Des travaux ont récemment été lancés par le président Ali Bongo Ondimba à la Cité de la démocratie. Ceux-ci concernent l’agenda de la présidence gabonaise de la Communauté économique et monétaire de l’Afrique centrale (Cemac) et l’introduction de la biométrie dans le processus électoral au Gabon. Quelle en est votre lecture ?

J’avoue qu’il faut faire les choses sérieusement. Vous savez, il y a une façon de voir les problèmes de la Cemac parce que c’est une institution inter-États. Si le président de la République a des vues ou des idées sur la Cemac, parce qu’il assure une présidence qui est rotative, je pense qu’il avait la possibilité de ne pas en faire une affaire politicienne. Il y a des services techniques censés réfléchir sur ces problèmes-là. Il aurait pu organiser cela de manière purement technique plutôt que d’en faire une opération de politique politicienne. Ce qui est le cas et c’est cela la réalité. Pour nous, cela n’a eu aucun écho particulier. Le Conseil national de la démocratie (CND) c’est la même chose.

Et la Conférence nationale que vous demandez depuis des mois et dont le porte-voix est désormais l’ONG «Ça suffit comme ça» ?

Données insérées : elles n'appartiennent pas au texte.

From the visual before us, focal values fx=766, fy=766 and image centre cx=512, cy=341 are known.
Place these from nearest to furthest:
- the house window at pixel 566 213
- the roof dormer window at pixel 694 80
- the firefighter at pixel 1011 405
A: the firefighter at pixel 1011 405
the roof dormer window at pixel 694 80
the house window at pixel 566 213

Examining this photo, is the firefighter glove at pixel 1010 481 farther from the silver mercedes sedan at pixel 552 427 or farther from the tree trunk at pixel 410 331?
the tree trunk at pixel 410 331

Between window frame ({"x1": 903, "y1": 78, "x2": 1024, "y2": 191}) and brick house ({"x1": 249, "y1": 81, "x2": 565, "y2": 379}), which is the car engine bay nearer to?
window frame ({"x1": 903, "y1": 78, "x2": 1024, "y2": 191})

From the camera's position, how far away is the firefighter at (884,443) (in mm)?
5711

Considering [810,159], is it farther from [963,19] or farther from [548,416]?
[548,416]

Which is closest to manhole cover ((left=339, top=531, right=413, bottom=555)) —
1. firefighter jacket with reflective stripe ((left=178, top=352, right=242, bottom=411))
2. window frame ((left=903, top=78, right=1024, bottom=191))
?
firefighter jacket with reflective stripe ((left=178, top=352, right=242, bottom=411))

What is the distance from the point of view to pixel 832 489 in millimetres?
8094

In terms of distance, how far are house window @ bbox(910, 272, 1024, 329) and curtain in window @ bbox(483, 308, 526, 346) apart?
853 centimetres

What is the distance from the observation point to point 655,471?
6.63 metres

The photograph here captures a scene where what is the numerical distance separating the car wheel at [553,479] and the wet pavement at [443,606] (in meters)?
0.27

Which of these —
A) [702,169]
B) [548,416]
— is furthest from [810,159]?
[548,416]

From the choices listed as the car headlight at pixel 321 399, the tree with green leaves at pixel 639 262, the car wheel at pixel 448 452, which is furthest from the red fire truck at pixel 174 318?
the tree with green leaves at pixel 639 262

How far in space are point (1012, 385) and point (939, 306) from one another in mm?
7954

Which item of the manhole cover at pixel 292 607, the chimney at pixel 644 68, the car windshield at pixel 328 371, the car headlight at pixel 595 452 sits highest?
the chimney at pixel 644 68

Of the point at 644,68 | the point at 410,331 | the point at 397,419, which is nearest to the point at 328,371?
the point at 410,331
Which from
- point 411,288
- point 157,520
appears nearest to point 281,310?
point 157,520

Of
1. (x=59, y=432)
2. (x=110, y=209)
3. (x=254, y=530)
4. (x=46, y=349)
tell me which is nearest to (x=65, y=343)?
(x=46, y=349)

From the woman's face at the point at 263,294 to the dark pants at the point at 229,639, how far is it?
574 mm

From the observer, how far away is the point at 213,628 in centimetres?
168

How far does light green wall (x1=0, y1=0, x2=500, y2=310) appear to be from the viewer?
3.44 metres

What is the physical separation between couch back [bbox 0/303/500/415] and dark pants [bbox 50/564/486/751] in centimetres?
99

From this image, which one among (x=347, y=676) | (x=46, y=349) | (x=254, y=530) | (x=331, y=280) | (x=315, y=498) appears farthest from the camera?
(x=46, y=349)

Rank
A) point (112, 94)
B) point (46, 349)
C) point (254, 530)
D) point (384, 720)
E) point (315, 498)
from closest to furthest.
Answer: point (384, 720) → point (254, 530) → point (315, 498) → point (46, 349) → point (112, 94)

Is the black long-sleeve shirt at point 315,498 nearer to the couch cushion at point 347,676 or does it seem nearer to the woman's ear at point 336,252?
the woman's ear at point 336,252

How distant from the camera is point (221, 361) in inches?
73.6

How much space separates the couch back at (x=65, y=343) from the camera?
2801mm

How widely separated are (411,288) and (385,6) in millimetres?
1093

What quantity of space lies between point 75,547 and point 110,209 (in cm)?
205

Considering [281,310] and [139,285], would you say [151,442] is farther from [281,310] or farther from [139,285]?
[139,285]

Je vous assure que toute cette actualité, abordée dans votre précédente question, c’est pour éviter la tenue de la conférence nationale souveraine. Parce que les problèmes du Gabon ne sont pas seulement politiques, ce ne sont pas seulement des problèmes économiques. Ils englobent tous les domaines de la vie quotidienne des Gabonais. Donc, nous continuons à travailler pour la tenue de cette conférence nationale souveraine. J’ai d’ailleurs invité les militants et les militants à aller s’inscrire sur les listes ouvertes à cette occasion.